Directions for this task: Pick out each line of the rows below that contains the word "scene", and copy every such line in full.

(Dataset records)

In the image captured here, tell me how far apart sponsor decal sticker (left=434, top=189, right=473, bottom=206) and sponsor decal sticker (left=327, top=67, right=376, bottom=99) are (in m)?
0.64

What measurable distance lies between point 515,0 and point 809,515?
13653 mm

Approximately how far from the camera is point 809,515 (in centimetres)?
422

* * *

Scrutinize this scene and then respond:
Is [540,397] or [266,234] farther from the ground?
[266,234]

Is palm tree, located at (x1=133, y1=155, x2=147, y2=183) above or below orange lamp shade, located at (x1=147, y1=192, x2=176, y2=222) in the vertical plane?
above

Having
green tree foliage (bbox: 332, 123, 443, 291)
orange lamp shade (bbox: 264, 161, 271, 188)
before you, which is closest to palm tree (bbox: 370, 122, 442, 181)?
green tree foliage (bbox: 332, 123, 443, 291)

==

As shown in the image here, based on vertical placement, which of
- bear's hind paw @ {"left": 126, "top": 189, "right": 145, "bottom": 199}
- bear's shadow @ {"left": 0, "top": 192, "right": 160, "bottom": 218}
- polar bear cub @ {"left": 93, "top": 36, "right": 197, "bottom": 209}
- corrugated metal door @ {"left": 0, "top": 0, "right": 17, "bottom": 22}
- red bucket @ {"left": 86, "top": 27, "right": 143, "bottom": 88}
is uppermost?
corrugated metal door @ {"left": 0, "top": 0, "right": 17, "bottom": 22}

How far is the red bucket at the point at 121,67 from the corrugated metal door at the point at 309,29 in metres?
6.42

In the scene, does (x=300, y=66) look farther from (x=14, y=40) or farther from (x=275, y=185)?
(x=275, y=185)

Output:
Scrutinize this scene and then respond:
In the scene, does (x=300, y=66) look farther from (x=14, y=40) or farther from (x=275, y=185)?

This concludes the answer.